Lee’s ‘Watchman’ making a massive splash
New York: Harper Lee’s unexpected new novel “Go Set A Watchman” has become the fastest selling book in the history of publisher HarperCollins, with more than 1.1 million copies sold in North America in the first week, the company said on Monday.
Besides it has been the most pre-ordered print title on Amazon.com since the last book in the "Harry Potter" series. Lee’s hometown has put on a festive look to greet the new novel from the authoress after about five decades since the first one.
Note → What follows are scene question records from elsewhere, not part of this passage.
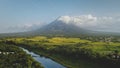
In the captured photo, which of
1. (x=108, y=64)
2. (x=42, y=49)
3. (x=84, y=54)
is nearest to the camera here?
(x=108, y=64)

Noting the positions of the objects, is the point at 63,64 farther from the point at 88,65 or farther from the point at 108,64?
the point at 108,64

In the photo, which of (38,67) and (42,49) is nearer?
(38,67)

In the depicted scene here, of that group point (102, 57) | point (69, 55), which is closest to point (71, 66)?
point (102, 57)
The novel was released on 14 July, 55 years after the author’s only other published work, “To Kill a Mockingbird,” a classic story of racial injustice in the American South.
“Watchman,” written in the 1950s, was a first draft of “Mockingbird” with many of the same characters. It made headlines with its depiction of noble lawyer Atticus Finch as a racist and bigot, a stark contrast to the idealistic, younger Finch of “Mockingbird” who put his principles on the line to defend a black man wrongly accused of raping a white woman.
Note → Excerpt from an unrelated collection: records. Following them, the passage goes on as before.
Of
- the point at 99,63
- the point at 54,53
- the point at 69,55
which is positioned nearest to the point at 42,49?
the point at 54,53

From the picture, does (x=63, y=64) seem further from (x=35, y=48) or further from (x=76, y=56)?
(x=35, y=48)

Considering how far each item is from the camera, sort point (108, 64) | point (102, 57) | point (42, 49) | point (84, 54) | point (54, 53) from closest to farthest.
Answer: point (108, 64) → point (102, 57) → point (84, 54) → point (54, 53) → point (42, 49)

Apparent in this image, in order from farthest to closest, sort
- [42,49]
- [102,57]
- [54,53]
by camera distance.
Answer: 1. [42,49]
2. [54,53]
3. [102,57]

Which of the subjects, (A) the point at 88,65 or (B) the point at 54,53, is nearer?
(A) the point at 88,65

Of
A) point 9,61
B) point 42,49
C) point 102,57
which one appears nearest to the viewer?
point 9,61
HarperCollins, a unit of News Corp, said on Monday it had ordered reprints several times and now has a North American print run for ‘Watchman’ of more than 3.3 million. It did not give sales figures or print runs for the rest of the world.
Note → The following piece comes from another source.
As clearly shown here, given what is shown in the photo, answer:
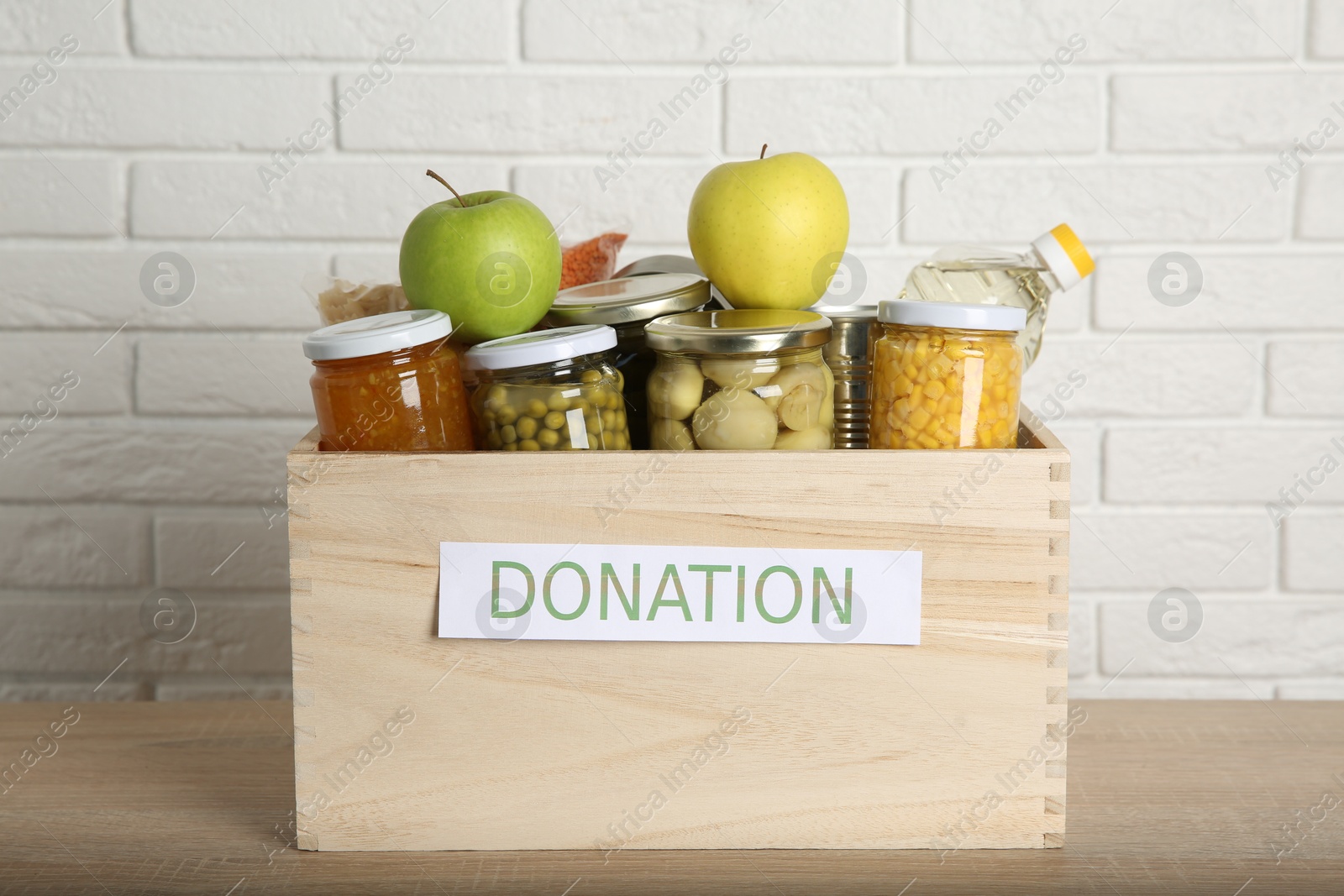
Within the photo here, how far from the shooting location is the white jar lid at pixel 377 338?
2.22 ft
“First week sales of ‘Go Set a Watchman’ have far exceeded our expectations,” Brian Murray, president and CEO of HarperCollins Publishers said in a statement. “We are thrilled to see readers responding to this historic new work from an iconic author like Harper Lee.”
Lee, now 89, withdrew from public life shortly after the success of “Mockingbird” and the 1962 Oscar-winning film version starring Gregory Peck as Atticus Finch.
Big as 'Harry Potter' in Amazon pre-orders
The online retailer said the novel, to be published on July 14, 55 years after Lee’s classic “To Kill a Mockingbird,” was already the No. 1 best-selling book on the website.
It is the most pre-ordered book on Amazon.comsince J.K. Rowling’s “Harry Potter and the Deathly Hallows” in 2007 - the seventh and final novel about the British teenage boy wizard.
Amazon did not provide figures for either book but publisher Harper, an imprint of HarperCollins, said it had ordered an initial U.S. print run of 2 million for “Go Set a Watchman.”
Harper astonished the literary world in February when it announced it would publish a book that only a few people knew existed.
Lee's hometown greets new novel
In the southern hometown of author Harper Lee, a freight truck unloaded the first of 7,000 copies of “Go Set a Watchman” at a small bookshop just ahead of midnight, minutes before Tuesday's release of Lee’s first published novel in 55 years.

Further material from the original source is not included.